Articles

Stuck

So you are in a situation you cannot change. You lost your job and you got a 3-day eviction notice; the love of your life found the love of his life and you ain’t it, your mom has terminal cancer. You get the picture. Shit happens and then you die. This is life, baby.

Throughout our lives, we will encounter problems which appear to have no solution. So what can we do as a free-thinking, positive-focused individual?

Go ahead and cry. Cry loud, cry hard. Get it all out. Once you have squeezed out every last tear and you are drier than the Sahara, what is left? You are spent, exhausted and drained. So, sleep. Sleep as deeply, as finally as you can. In sleep, we heal and rejuvenate.

It is the next morning. You now have two days left on the eviction notice, the boyfriend is still gone and Mom is still dying. What is next? More crying?

You could drink, choose drugs, wallow in a depression, or eat until you explode, but ultimately, when all the “aids” quit working, you will have to choose something different

Here we are again, back at square one. This is when you put away the tissues, the bottle, the pipe and the giant chocolate cake. This is the time to find hope, connect with God/Universe, and figure out how to help yourself. This is the blessing in these events, disguised though it may be.

In this instant of quiet, God speaks to us, and we are capable of listening to our inner voice, our connection to soul and Universe, to all that is.

Your inner voice may tell you to go outside and sit on your step. There, sitting and wondering why you are sitting on the step, a man may come up to you and say, “you are everything we are looking for, can you star in our next film? I’ll give you $10,000 today if you will and oh, by the way, are you married, because I find you to be the most perfect man in the world. And, just one more thing, I found the cure for cancer last night.”

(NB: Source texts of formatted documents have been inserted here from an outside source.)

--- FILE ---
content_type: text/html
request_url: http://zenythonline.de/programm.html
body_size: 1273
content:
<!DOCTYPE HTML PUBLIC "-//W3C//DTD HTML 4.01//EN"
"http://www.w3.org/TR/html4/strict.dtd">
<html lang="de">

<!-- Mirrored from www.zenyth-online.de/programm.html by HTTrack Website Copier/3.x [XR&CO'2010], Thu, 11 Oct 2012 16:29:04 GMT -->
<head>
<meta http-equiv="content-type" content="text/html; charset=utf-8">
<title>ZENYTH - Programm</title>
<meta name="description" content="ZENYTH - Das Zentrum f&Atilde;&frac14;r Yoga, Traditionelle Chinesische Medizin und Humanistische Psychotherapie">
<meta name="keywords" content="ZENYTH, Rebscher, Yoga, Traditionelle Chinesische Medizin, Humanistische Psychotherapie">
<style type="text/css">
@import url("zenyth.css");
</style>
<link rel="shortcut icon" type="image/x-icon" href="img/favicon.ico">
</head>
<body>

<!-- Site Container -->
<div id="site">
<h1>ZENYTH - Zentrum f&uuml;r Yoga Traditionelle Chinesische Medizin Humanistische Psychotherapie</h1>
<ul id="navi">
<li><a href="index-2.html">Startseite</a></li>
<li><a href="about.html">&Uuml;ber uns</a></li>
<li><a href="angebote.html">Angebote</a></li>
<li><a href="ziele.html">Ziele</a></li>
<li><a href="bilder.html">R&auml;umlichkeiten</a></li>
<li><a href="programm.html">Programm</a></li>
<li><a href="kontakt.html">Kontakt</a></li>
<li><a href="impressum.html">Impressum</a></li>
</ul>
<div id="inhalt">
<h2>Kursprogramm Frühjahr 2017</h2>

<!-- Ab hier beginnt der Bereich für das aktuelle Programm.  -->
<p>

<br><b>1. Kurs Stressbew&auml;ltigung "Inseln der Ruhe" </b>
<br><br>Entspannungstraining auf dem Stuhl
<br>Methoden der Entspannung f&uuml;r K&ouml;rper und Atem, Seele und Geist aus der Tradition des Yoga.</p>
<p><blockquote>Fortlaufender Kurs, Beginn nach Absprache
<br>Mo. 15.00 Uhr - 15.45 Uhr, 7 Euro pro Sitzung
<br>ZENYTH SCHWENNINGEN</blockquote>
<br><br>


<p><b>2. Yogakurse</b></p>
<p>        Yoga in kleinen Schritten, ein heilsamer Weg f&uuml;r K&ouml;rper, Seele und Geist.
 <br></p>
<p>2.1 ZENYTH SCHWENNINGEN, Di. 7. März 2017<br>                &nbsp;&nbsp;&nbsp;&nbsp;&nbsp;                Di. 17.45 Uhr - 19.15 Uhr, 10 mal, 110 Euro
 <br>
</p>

Knowing that these miracles are out there is what causes you to listen to your inner God. Faith gets you to the step and if all that happens is some sweet little old lady smiles at you because you helped her with her groceries instead of crying on the step, then you have created your miracle. You accepted and gave a smile. You suddenly know that losing your apartment is not going to kill you, nor is the loss of your boyfriend or even your mother . . .

You will feel the pain of the losses, but you will survive it and it is this acceptance and knowledge that will lead you to the next phase in your life. It will cause you to speak to the landlord with whom you could never get along. Your serenity, your conscious connection to your own soul, may cause him to give you one more day, week, month. It may have no affect on him at all. However, your kindness, your acknowledgement that you have caused him trouble may help him to heal something.

In this place of conscious connection, we may find the perfect roommate situation, the apt that you will manage, and not pay a cent for rent, or you may find that the freedom of living in your car is as good as life gets. The choice of course, the reaction to the situation is all that you do have control over, and it is in this power that we gain everything.

If we are smiling, if we are filled with faith and trust and joy, not in spite of our situation, but because our situation has no power over our feelings and therefore our attitude; if we are in control of our situation instead of our situation controlling us, we are empowered.

When we are empowered and in control, we are attractive. We attract. That cute boy you just passed who smiled at you, smiled because he did not see the loser who lost his boyfriend, he saw a winner who feels good about himself. The boyfriend is still gone, but that hunk had a way better smile that your ex did anyway. And, suddenly you can say ex without dissolving into a puddle of pain.

The mom with terminal cancer issue is a big one. She will never fix you your favorite cookies again. Christmas will come and go and she will not be buying you the only present that fits your perfectly.

Get really clear about the situation first. Mom is going to die. Accept it and let it go. She is not dead yet. Today, she may only lie in bed on pain meds, but she can still smile when you walk into the room. Can you smile back? That is your purpose. Smile at her. Play cards with her. Your pain is not the issue. You have the rest of your life to cry, do not cry the rest of hers.

Live the serenity prayer. Change the things you can. Accept the things you cannot. Have the wisdom to know the difference. I might add, smile through it all and trust that in having faith, you will find the easiest, highest path to living a full life.